Index: lib/Target/X86/X86FixupBWInsts.cpp
===================================================================
--- lib/Target/X86/X86FixupBWInsts.cpp
+++ lib/Target/X86/X86FixupBWInsts.cpp
@@ -95,6 +95,12 @@
   /// nullptr.
   MachineInstr *tryReplaceCopy(MachineInstr *MI) const;
 
+  // Change the MachineInstr \p MI into an eqivalent 32 bit instruction if
+  // possible.  Return the replacement instruction if OK, return nullptr
+  // otherwise. Set WasCandidate to true or false depending on whether the
+  // MI was a candidate for this sort of transformation.
+  MachineInstr *tryReplaceInstr(MachineInstr *MI, MachineBasicBlock &MBB,
+                                bool &WasCandidate) const;
 public:
   static char ID;
 
@@ -267,6 +273,54 @@
   return MIB;
 }
 
+MachineInstr *FixupBWInstPass::tryReplaceInstr(
+                  MachineInstr *MI, MachineBasicBlock &MBB,
+                  bool &WasCandidate) const {
+  MachineInstr *NewMI = nullptr;
+  WasCandidate = false;
+
+  // See if this is an instruction of the type we are currently looking for.

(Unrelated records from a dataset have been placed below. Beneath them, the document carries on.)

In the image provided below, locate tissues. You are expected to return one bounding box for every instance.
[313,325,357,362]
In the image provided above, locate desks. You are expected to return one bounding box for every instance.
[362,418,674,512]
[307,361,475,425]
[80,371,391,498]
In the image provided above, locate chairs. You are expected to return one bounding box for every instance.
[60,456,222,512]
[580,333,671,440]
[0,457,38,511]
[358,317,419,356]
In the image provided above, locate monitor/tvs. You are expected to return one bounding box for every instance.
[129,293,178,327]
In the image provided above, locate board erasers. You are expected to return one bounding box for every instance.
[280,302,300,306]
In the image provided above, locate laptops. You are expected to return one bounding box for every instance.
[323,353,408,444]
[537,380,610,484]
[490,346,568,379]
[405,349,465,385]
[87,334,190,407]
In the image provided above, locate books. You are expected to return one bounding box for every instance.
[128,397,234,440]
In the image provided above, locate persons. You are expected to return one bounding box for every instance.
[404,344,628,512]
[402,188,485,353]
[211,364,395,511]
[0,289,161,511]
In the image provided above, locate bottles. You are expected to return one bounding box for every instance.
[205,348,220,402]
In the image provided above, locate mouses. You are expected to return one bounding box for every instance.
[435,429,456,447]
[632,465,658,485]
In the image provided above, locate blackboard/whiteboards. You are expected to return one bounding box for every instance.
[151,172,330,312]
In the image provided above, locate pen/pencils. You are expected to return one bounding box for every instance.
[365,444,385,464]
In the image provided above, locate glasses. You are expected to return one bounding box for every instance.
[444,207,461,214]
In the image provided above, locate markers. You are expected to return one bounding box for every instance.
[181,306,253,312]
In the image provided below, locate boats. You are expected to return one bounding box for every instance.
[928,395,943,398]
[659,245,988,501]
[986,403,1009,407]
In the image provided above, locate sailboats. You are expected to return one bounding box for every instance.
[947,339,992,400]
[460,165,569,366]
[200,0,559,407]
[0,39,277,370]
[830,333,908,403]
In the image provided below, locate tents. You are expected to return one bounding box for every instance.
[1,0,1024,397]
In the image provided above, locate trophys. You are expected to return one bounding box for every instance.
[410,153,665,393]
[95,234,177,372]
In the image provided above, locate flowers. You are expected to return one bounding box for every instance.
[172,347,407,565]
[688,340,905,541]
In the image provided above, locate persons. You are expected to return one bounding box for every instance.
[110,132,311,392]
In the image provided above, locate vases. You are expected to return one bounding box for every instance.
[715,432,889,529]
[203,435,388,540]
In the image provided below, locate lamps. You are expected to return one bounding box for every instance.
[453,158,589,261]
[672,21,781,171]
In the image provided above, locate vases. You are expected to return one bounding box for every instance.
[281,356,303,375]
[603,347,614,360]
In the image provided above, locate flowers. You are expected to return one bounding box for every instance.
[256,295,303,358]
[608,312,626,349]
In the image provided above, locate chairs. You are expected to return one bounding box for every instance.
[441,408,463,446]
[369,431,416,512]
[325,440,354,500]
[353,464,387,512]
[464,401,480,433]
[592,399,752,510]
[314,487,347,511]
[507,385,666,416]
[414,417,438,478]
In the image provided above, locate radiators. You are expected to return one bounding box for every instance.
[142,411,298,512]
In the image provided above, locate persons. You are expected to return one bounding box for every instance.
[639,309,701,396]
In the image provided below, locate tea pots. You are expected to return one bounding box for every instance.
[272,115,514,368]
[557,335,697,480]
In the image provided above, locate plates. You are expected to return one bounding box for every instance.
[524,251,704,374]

+  switch (MI->getOpcode()) {
+
+  case X86::MOV8rm:
+    // Only replace 8 bit loads with the zero extending versions if
+    // in an inner most loop and not optimizing for size. This takes
+    // an extra byte to encode, and provides limited performance upside.
+    if (MachineLoop *ML = MLI->getLoopFor(&MBB)) {
+      if (ML->begin() == ML->end() && !OptForSize) {
+        NewMI = tryReplaceLoad(X86::MOVZX32rm8, MI);
+        WasCandidate = true;
+      }
+    }
+    break;
+
+  case X86::MOV16rm:
+    // Always try to replace 16 bit load with 32 bit zero extending.
+    // Code size is the same, and there is sometimes a perf advantage
+    // from eliminating a false dependence on the upper portion of
+    // the register.
+    NewMI = tryReplaceLoad(X86::MOVZX32rm16, MI);
+    WasCandidate = true;
+    break;
+
+  case X86::MOV8rr:
+  case X86::MOV16rr:
+    // Always try to replace 8/16 bit copies with a 32 bit copy.
+    // Code size is either less (16) or equal (8), and there is sometimes a
+    // perf advantage from eliminating a false dependence on the upper portion
+    // of the register.
+    NewMI = tryReplaceCopy(MI);
+    WasCandidate = true;
+    break;
+
+  default:
+    // nothing to do here.
+    break;
+  }
+
+  return NewMI;
+}
+
 void FixupBWInstPass::processBasicBlock(MachineFunction &MF,
                                         MachineBasicBlock &MBB) {
 
@@ -280,7 +334,9 @@
   // and notes that and the original in a data structure, until the
   // whole BB has been analyzed.  This keeps the replacement instructions
   // from making it seem as if the larger register might be live.
-  SmallVector<std::pair<MachineInstr *, MachineInstr *>, 8> MIReplacements;
+  typedef SmallVector<std::pair<MachineInstr *, MachineInstr *>, 8>
+    MIReplacementsType;
+  MIReplacementsType MIReplacements;
 
   // Start computing liveness for this block. We iterate from the end to be able
   // to update this for each instruction.
@@ -288,57 +344,59 @@
   // We run after PEI, so we need to AddPristinesAndCSRs.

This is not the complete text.